Instructions to follow -
Change "Camo" to "Camouflage" in the records from the first line up to and including the line with "Cozy Collection Black/White". Write out only those lines again, with nothing else altered.

Materials provided -

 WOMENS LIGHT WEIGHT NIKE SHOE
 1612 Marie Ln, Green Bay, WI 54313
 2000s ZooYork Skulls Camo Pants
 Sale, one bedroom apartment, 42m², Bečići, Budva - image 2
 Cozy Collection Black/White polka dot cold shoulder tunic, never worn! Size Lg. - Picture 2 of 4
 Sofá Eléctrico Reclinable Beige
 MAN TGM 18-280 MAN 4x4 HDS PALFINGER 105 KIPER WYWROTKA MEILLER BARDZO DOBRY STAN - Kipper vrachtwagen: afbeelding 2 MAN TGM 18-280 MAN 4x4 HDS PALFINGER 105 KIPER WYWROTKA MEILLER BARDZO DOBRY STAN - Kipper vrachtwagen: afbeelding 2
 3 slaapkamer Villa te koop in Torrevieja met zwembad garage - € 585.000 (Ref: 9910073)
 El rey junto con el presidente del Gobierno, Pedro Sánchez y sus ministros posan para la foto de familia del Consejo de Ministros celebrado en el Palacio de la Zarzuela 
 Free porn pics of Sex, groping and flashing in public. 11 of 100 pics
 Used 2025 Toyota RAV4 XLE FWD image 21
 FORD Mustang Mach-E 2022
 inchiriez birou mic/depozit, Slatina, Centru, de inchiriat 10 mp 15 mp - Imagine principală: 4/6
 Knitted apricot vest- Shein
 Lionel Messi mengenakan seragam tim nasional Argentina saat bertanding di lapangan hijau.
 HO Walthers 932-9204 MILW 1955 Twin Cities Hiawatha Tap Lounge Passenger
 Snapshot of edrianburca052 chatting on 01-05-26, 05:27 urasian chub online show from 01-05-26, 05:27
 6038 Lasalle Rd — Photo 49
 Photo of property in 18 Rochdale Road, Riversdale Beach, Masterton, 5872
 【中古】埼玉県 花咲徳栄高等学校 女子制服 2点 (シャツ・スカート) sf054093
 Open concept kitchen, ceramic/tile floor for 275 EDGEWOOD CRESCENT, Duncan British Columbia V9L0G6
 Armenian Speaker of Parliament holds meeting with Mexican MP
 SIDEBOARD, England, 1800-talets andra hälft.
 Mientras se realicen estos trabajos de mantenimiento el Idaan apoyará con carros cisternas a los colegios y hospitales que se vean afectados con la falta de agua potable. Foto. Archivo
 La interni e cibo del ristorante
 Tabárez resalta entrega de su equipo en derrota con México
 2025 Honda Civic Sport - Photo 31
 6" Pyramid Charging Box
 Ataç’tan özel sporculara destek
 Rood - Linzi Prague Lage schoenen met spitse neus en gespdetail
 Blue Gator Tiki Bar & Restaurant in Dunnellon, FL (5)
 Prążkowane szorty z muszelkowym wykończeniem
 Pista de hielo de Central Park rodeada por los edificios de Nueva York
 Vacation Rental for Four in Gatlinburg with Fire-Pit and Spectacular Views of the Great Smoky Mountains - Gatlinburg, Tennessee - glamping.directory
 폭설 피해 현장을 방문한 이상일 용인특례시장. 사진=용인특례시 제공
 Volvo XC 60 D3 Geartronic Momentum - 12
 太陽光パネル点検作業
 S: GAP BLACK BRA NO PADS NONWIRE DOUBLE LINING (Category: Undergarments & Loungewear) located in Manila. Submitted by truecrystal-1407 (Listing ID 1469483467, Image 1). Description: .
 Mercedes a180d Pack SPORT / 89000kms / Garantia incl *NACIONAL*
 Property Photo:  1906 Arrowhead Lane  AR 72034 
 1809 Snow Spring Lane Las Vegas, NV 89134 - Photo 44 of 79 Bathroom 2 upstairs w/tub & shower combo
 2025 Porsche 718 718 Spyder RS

Exercise result -
 WOMENS LIGHT WEIGHT NIKE SHOE
 1612 Marie Ln, Green Bay, WI 54313
 2000s ZooYork Skulls Camouflage Pants
 Sale, one bedroom apartment, 42m², Bečići, Budva - image 2
 Cozy Collection Black/White polka dot cold shoulder tunic, never worn! Size Lg. - Picture 2 of 4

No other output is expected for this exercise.